Roma. Año del Señor de 1555
El papa miraba por la ventana. El gran inquisidor insistía en aquel punto una y otra vez ante el silencio del pontífice.
--- Es imperativo que nos pongamos manos a la obra en este asunto de los libros, santísimo padre.
--- ¿Qué asunto? --- pregunto el papa Julio III con aire distraído.
El gran inquisidor sonrió para ocultar en aquella mueca falsa su rabia. Aquel maldito papa solo pensaba en Inocencio, el niño que había adoptado de la calle y que se había atrevido a nombrar cardenal pese a ser medio analfabeto otro papa, pero, de momento, el asunto de los libros apremiaba y algo debía hacerse a la espera de encontrar el sustituto adecuado para aquel inútil.
--- Se trata del índice de libros, el Índex librorum prohibitorum, santísimo padre. Los herejes cada vez publican más libros con esa máquina infernal de la imprenta y no solo ellos, sino que hasta desde reinos bien fieles como España se imprimen libros libidinosos o con críticas manifiestas contra el clero.
--- ¿Desde España? --- pregunto el papa algo sorprendido. La verdad es que no había escuchado demasiado nada de lo que había dicho su interlocutor aquella mañana.
--- Si, santidad --- continuo el inquisidor, convencido de que se estaba ganando el cielo a base de ejercitar una paciencia infinita ---. En España mismo se ha publicado, por ejemplo, ese insultante Lazarillo de Tormes, donde se hace mofa de todo y de todos --- y el inquisidor iba tornándose rojo a cada palabra, a cada silaba ---, y en particular hace burla de clérigos y arciprestes y hasta de las mismísimas burlas papales con un escarnio tan impertinente como sacrílego que no podemos, que no debemos tolerar.
--- El Lazarillo de Tormes --- repitió su santidad ---. ¿Tan popular se ha hecho ese libro?
--- Hasta cuatro impresiones diferentes hemos detectado el año pasado entre Amberes, Burgos, Medina del Campo y Alcalá. Hay que detener libros como este, santidad; hay que prohibirlos y quemarlos y alejar a los pecadores de ellos.
--- Supongo que tenéis razón --- respondió el papa al tiempo que bajaba la cabeza pensativo; hasta que, de pronto, parpadeo y, con curiosidad, pregunto ---: ¿Y quién ha escrito ese libro?
El gran inquisidor que había empezado a dibujar un semblante de satisfacción al obtener el permiso de su santidad para iniciar el proceso de creación del Índice de libros prohibidos, dejo de sonreír.

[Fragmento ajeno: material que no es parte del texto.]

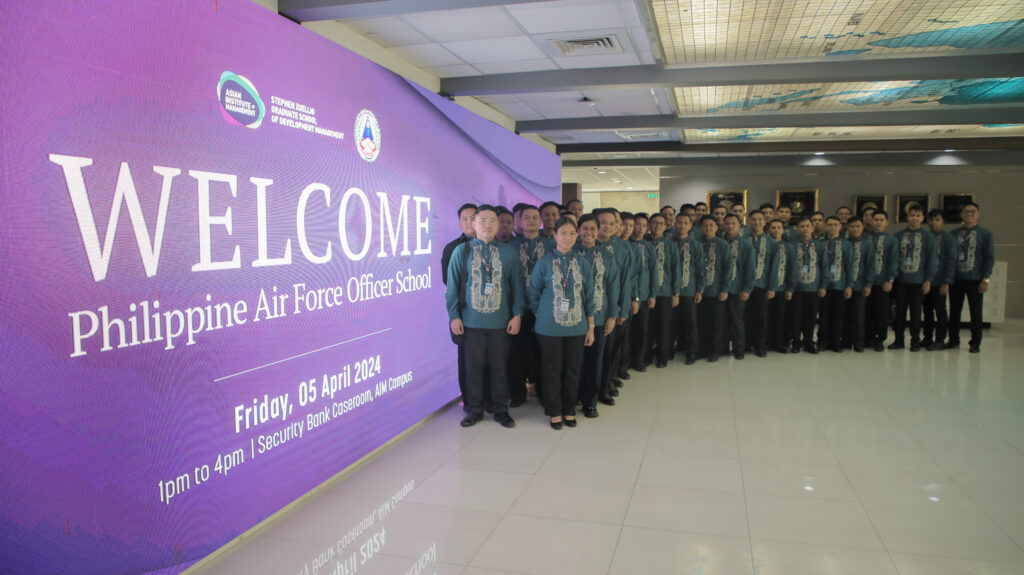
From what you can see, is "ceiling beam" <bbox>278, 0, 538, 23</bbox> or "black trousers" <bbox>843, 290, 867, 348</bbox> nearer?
"ceiling beam" <bbox>278, 0, 538, 23</bbox>

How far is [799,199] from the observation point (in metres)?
12.1

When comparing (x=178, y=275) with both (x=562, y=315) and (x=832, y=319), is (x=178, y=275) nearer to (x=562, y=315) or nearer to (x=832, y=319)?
(x=562, y=315)

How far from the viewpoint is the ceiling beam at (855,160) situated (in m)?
11.1

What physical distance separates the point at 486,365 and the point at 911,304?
5.84 metres

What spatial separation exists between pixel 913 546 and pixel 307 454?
3.01 meters

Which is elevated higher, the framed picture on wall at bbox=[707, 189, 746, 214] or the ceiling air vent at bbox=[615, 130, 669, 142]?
the ceiling air vent at bbox=[615, 130, 669, 142]

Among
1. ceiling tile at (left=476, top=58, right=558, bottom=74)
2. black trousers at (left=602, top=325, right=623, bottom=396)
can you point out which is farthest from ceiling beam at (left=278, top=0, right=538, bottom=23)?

--- No lo sabemos. --- Y el inquisidor hizo una breve pausa ---. No lo sabemos aún, santidad, pero lo averiguaremos.
Apenas cuatro años después, en 1559, el Índex librorum prohibitorum fue oficial. En el ingreso el Lazarillo de Tormes; sin embargo, pese a todos los intentos de la Sagrada Inquisición, cuatrocientos cincuenta y tres años más tarde, seguimos sin saber quién fue su autor. Tras los inquisidores, con un espíritu opuesto, cargados de nobleza y ansia investigadora, llegaron los grandes estudios sobre literatura de los siglos XIX, XX y XXI y sus conclusiones: la atribución de la autoría del Lazarillo de Tormes a don Diego Hurtado de Mendoza parece ser una de las que mayores seguidores y pruebas tiene, y, en consecuencia, así lo he recreado en los párrafos iniciales de este capítulo.

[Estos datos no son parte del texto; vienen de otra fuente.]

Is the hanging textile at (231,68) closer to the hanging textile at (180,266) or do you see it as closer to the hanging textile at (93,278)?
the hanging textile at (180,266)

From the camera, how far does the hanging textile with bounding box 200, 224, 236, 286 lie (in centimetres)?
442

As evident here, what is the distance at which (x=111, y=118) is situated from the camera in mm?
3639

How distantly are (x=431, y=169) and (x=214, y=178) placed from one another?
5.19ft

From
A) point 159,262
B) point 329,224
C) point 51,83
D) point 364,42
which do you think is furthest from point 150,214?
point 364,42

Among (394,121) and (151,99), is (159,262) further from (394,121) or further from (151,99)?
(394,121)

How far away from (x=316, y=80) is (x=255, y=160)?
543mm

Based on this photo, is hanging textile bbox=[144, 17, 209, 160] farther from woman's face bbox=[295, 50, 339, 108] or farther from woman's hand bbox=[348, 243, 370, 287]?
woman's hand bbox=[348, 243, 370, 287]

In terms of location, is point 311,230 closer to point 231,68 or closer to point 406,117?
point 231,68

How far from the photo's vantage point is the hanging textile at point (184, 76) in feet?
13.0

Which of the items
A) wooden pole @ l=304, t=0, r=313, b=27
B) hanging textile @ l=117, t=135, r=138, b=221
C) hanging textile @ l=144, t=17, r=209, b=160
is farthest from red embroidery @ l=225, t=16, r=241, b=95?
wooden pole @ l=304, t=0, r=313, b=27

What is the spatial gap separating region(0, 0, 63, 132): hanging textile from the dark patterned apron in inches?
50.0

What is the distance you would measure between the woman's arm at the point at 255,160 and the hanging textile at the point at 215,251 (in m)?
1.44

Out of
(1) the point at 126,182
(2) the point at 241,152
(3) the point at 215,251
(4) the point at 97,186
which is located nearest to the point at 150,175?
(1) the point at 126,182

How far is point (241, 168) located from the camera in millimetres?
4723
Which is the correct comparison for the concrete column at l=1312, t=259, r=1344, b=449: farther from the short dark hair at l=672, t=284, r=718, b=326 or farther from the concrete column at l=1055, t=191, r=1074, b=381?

No obstante, además de don Diego Hurtado de Mendoza, se ha considerado que el Lazarillo quizá pudo ser obra de un secretario erasmista del emperador Carlos V, o del mismísimo Fernando de Rojas, autor de La Celestina; o quizá del jerónimo fray Juan de Ortega o de Sebastián de Horozco o del dramaturgo Lope de Rueda o de Juan Maldonado, Gonzalo Pérez, Bartolomé Torres Naharro o hasta del humanista Luis Vives. La lista de posibles autores es casi interminable.
Siempre pensé que el que no se conociera quien es el autor de esta novela era una derrota de la literatura, pero cuando pienso en el gran inquisidor comprendo que el anonimato eterno de aquel escritor es, en realidad, una de las grandes victorias de la literatura universal.